Exercise instructions |
Each entry below needs to be copied exactly, with nothing dropped.

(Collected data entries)
'''
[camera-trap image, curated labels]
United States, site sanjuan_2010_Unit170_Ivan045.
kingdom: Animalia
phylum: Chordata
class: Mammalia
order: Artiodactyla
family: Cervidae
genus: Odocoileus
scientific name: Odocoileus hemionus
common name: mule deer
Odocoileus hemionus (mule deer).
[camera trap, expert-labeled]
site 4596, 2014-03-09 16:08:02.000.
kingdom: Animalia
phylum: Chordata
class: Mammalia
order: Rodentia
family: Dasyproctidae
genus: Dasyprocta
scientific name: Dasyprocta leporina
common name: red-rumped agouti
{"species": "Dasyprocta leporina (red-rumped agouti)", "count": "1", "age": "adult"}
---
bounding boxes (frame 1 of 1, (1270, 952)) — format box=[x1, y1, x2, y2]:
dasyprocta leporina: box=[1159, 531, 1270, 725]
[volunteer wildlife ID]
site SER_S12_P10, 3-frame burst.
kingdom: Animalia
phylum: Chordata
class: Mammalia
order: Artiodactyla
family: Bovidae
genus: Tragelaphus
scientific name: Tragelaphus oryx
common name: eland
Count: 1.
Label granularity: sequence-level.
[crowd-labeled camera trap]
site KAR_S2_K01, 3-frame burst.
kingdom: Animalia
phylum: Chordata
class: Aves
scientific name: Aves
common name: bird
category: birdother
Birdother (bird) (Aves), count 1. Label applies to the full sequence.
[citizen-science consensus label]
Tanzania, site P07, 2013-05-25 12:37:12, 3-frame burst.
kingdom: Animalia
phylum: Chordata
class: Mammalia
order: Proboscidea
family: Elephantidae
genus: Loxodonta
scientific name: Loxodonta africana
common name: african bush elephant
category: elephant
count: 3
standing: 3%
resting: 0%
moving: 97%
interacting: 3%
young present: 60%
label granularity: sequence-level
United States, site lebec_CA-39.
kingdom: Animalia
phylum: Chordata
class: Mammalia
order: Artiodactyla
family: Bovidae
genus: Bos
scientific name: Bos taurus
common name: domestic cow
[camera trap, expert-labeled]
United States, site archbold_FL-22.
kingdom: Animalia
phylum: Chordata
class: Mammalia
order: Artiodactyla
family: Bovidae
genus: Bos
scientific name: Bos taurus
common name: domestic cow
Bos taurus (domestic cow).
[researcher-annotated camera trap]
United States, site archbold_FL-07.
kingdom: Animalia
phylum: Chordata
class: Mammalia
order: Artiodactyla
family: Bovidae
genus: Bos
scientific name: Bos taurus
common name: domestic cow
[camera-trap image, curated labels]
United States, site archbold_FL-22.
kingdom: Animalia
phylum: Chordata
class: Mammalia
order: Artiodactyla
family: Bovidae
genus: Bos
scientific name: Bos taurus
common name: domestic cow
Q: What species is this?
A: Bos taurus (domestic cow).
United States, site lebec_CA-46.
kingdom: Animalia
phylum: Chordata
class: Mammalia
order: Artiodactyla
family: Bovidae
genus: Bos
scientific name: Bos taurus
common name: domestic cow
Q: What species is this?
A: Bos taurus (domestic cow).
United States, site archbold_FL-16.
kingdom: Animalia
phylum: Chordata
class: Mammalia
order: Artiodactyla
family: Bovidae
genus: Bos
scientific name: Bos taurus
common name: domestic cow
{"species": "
'''
Solution to this task |
[camera-trap image, curated labels]
United States, site sanjuan_2010_Unit170_Ivan045.
kingdom: Animalia
phylum: Chordata
class: Mammalia
order: Artiodactyla
family: Cervidae
genus: Odocoileus
scientific name: Odocoileus hemionus
common name: mule deer
Odocoileus hemionus (mule deer).
[camera trap, expert-labeled]
site 4596, 2014-03-09 16:08:02.000.
kingdom: Animalia
phylum: Chordata
class: Mammalia
order: Rodentia
family: Dasyproctidae
genus: Dasyprocta
scientific name: Dasyprocta leporina
common name: red-rumped agouti
{"species": "Dasyprocta leporina (red-rumped agouti)", "count": "1", "age": "adult"}
---
bounding boxes (frame 1 of 1, (1270, 952)) — format box=[x1, y1, x2, y2]:
dasyprocta leporina: box=[1159, 531, 1270, 725]
[volunteer wildlife ID]
site SER_S12_P10, 3-frame burst.
kingdom: Animalia
phylum: Chordata
class: Mammalia
order: Artiodactyla
family: Bovidae
genus: Tragelaphus
scientific name: Tragelaphus oryx
common name: eland
Count: 1.
Label granularity: sequence-level.
[crowd-labeled camera trap]
site KAR_S2_K01, 3-frame burst.
kingdom: Animalia
phylum: Chordata
class: Aves
scientific name: Aves
common name: bird
category: birdother
Birdother (bird) (Aves), count 1. Label applies to the full sequence.
[citizen-science consensus label]
Tanzania, site P07, 2013-05-25 12:37:12, 3-frame burst.
kingdom: Animalia
phylum: Chordata
class: Mammalia
order: Proboscidea
family: Elephantidae
genus: Loxodonta
scientific name: Loxodonta africana
common name: african bush elephant
category: elephant
count: 3
standing: 3%
resting: 0%
moving: 97%
interacting: 3%
young present: 60%
label granularity: sequence-level
United States, site lebec_CA-39.
kingdom: Animalia
phylum: Chordata
class: Mammalia
order: Artiodactyla
family: Bovidae
genus: Bos
scientific name: Bos taurus
common name: domestic cow
[camera trap, expert-labeled]
United States, site archbold_FL-22.
kingdom: Animalia
phylum: Chordata
class: Mammalia
order: Artiodactyla
family: Bovidae
genus: Bos
scientific name: Bos taurus
common name: domestic cow
Bos taurus (domestic cow).
[researcher-annotated camera trap]
United States, site archbold_FL-07.
kingdom: Animalia
phylum: Chordata
class: Mammalia
order: Artiodactyla
family: Bovidae
genus: Bos
scientific name: Bos taurus
common name: domestic cow
[camera-trap image, curated labels]
United States, site archbold_FL-22.
kingdom: Animalia
phylum: Chordata
class: Mammalia
order: Artiodactyla
family: Bovidae
genus: Bos
scientific name: Bos taurus
common name: domestic cow
Q: What species is this?
A: Bos taurus (domestic cow).
United States, site lebec_CA-46.
kingdom: Animalia
phylum: Chordata
class: Mammalia
order: Artiodactyla
family: Bovidae
genus: Bos
scientific name: Bos taurus
common name: domestic cow
Q: What species is this?
A: Bos taurus (domestic cow).
United States, site archbold_FL-16.
kingdom: Animalia
phylum: Chordata
class: Mammalia
order: Artiodactyla
family: Bovidae
genus: Bos
scientific name: Bos taurus
common name: domestic cow
{"species": "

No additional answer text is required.